Lucius musste lachen.

„Wenn es Ihnen so wichtig ist, Sir, können wir ja tauschen", schlug sie vor.

Er schüttelte mit dem Kopf.

„Das geht nicht. Wenn du das Verlies aufgibst, dann bekommt es der nächste auf der Warteliste. Ein Tausch ist unmöglich."

Grübelnd starrte Dezideria vor sich hin. Es verging einige Zeit und man sah es ihr an, wie ihre Gehirnwindungen ratterten, doch dann strahlte sie.

„Ich habe die Lösung! Wir müssen herausfinden, wie viel dort ist und dann geben Sie mein Verlies an, wenn Sie bezahlen und zahlen dann halt in regelmäßigen Abständen das ausgegebene Geld aus dem Familienverlies in die zweihundertsiebzehn ein."
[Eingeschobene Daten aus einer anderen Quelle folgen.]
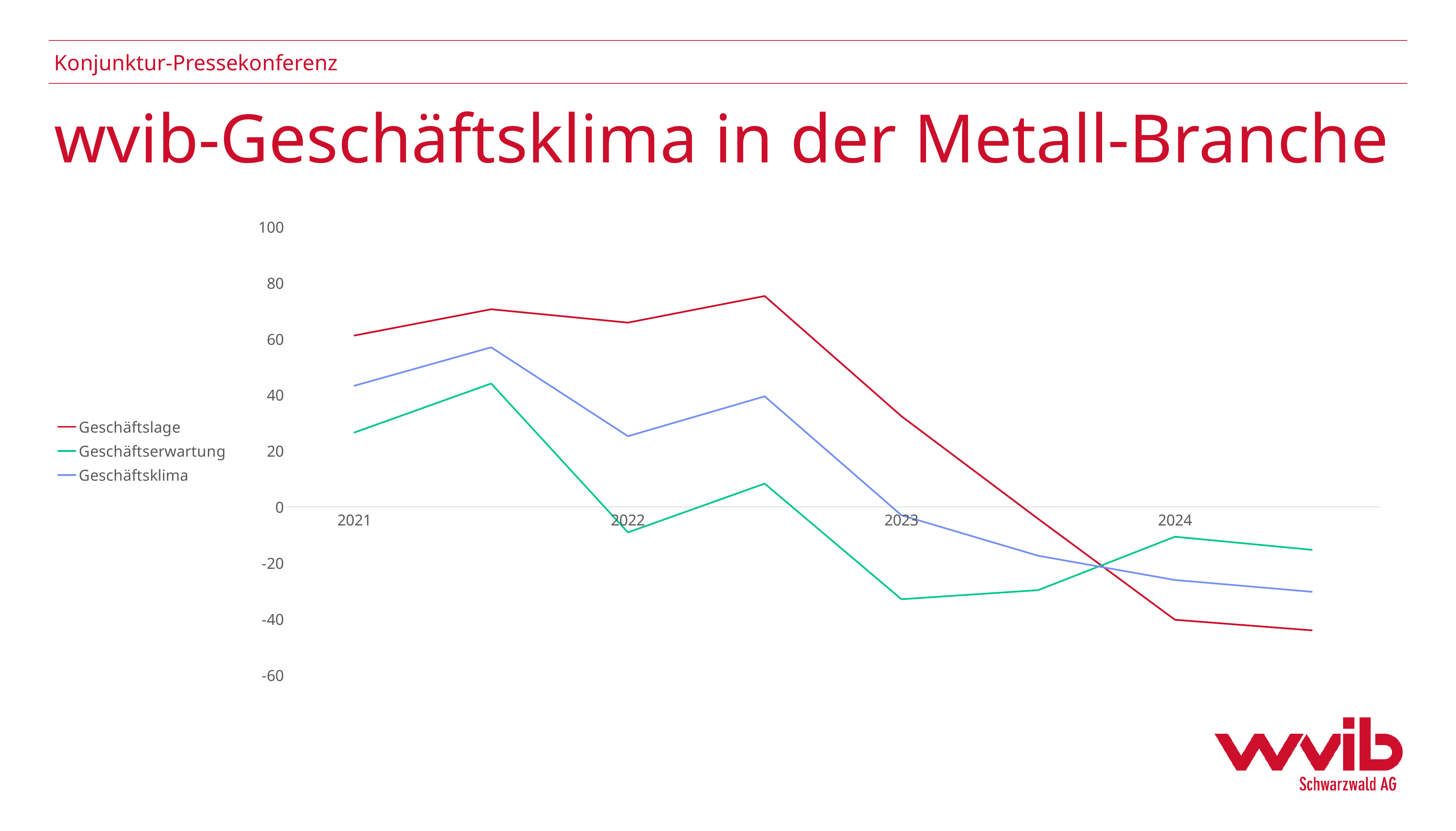
How many series does the legend list? 3 Is the value for Geschäftslage in 2021 greater or less than 40? greater How many year labels are shown on the x axis? 4 What kind of chart is shown on the slide? line chart Is the value for Geschäftslage in 2023 greater or less than 20? greater Which series has the lowest value in 2024? Geschäftslage Is the value for Geschäftserwartung in 2023 greater or less than -20? less In 2024, which is larger: Geschäftserwartung or Geschäftslage? Geschäftserwartung Does the Geschäftslage line rise or fall from 2021 to 2024? fall Which series has the highest value in 2021? Geschäftslage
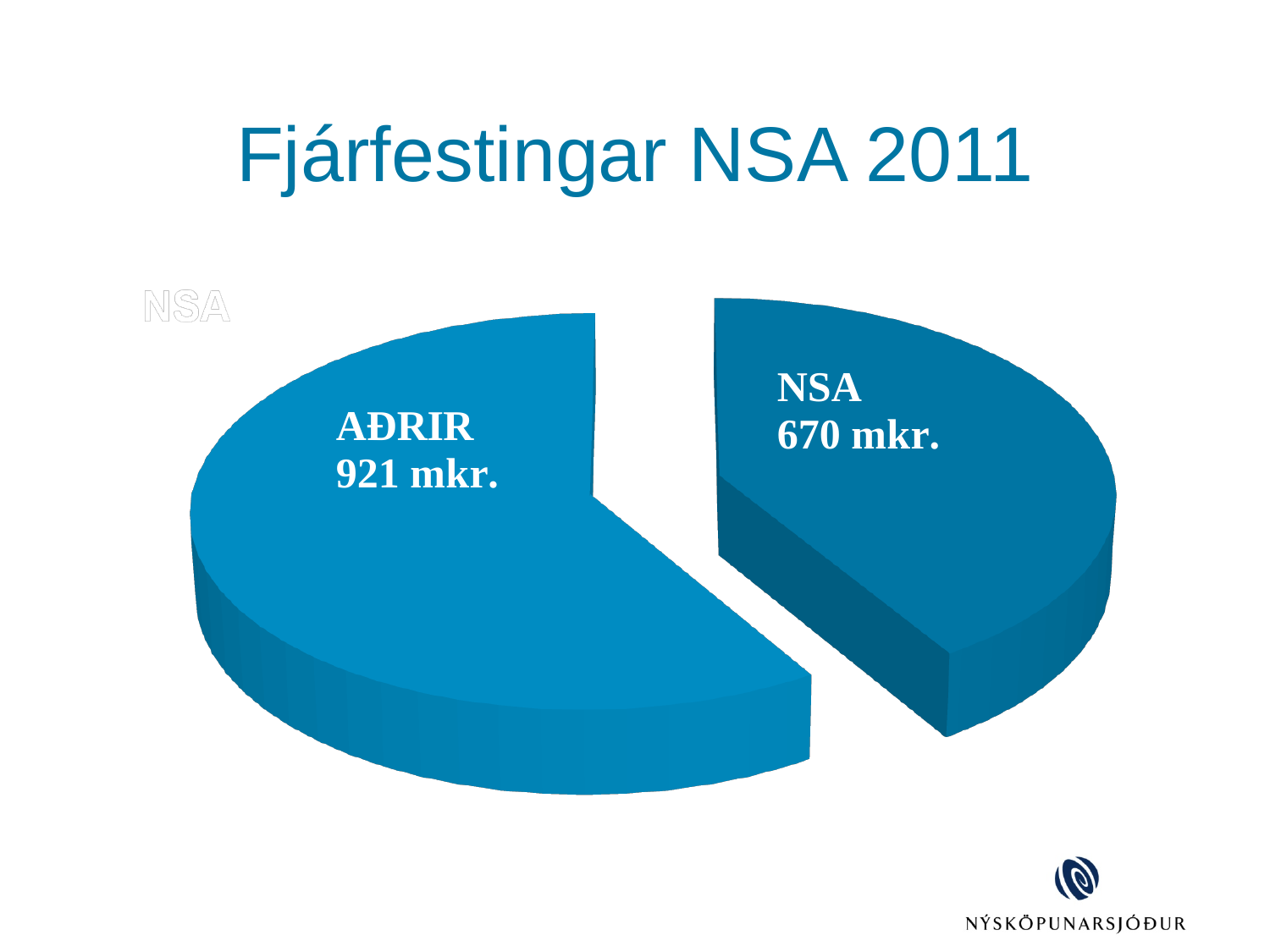
Which slice is pulled out (exploded) from the rest of the pie? NSA What kind of chart is shown on the slide? Pie chart What is the difference between the AÐRIR value and the NSA value? 251 mkr. Which is larger, the NSA slice or the AÐRIR slice? AÐRIR What share of the total does the NSA slice represent? 42.1% What is the value shown for the AÐRIR slice? 921 mkr. What is the value shown for the NSA slice? 670 mkr. Which slice of the pie chart is the smallest? NSA How many slices does the pie chart have? 2 What is the total of the two slices in the pie chart? 1591 mkr. What is the title of the chart on the slide? Fjárfestingar NSA 2011 Which slice of the pie chart is the largest? AÐRIR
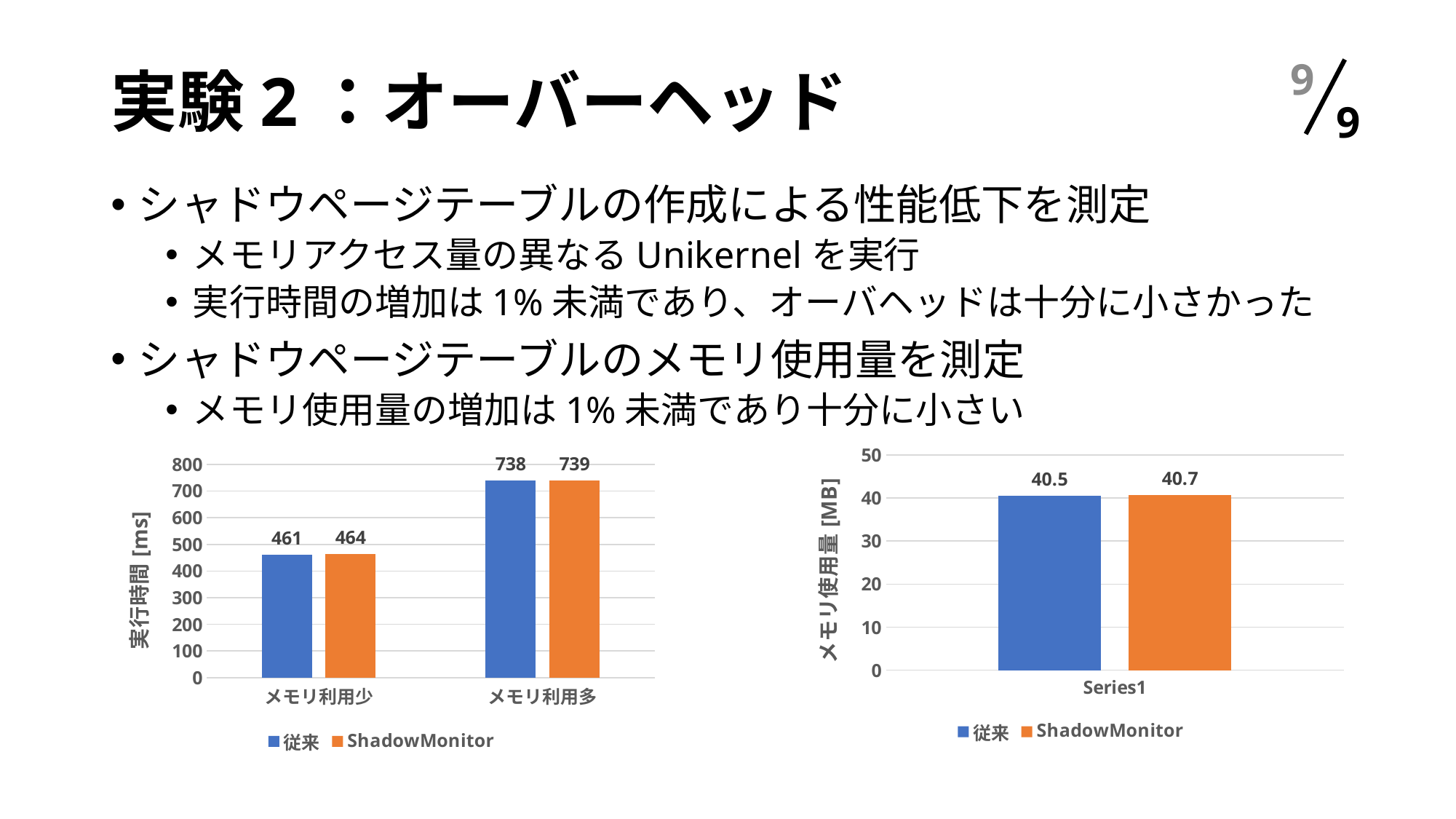
In the left chart (実行時間 [ms]), how many categories are shown on the x axis? 2 In the left chart (実行時間 [ms]), what is the difference between the ShadowMonitor and 従来 values in the メモリ利用少 category? 3 In the left chart (実行時間 [ms]), what is the value for ShadowMonitor in the メモリ利用多 category? 739 In the left chart (実行時間 [ms]), what is the value for 従来 in the メモリ利用少 category? 461 In the left chart (実行時間 [ms]), which category has the higher execution time, メモリ利用少 or メモリ利用多? メモリ利用多 In the left chart (実行時間 [ms]), what is the difference between the 従来 values for メモリ利用多 and メモリ利用少? 277 In the right chart (メモリ使用量 [MB]), what is the difference between the ShadowMonitor and 従来 values? 0.2 In the right chart (メモリ使用量 [MB]), what is the value for 従来? 40.5 In the right chart (メモリ使用量 [MB]), what is the category label shown on the x axis? Series1 In the right chart (メモリ使用量 [MB]), what is the value for ShadowMonitor? 40.7 What kind of chart is the right chart (メモリ使用量 [MB])? Bar chart In the left chart (実行時間 [ms]), how many series does the legend list? 2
Lucius war sprachlos... wieder einmal, doch dann schaute er sie mit funkelnden Augen an.

„Das könnte klappen!"

„Versuchen wir es!"

„Gut, dann begleite ich euch morgen in die Winkelgasse und wir gehen zuerst zu Gringotts!"

Am nächsten Morgen nach dem Frühstück verließen sie alle gemeinsam das Haus und apparierten in die Winkelgasse. Lucius und Dezideria gingen zu Gringotts, während Draco und Narzissa davor warteten.

Es dauerte nicht sehr lange und beide kamen wieder heraus. Lucius hatte seiner Frau am Vorabend alles erzählt und sie konnte seinem zufriedenem Gesichtsausdruck entnehmen, dass es geklappt hatte.

Er verabschiedete sich und eilte davon, während Narzissa voller Tatendrang die beiden Jugendlichen mit sich zog.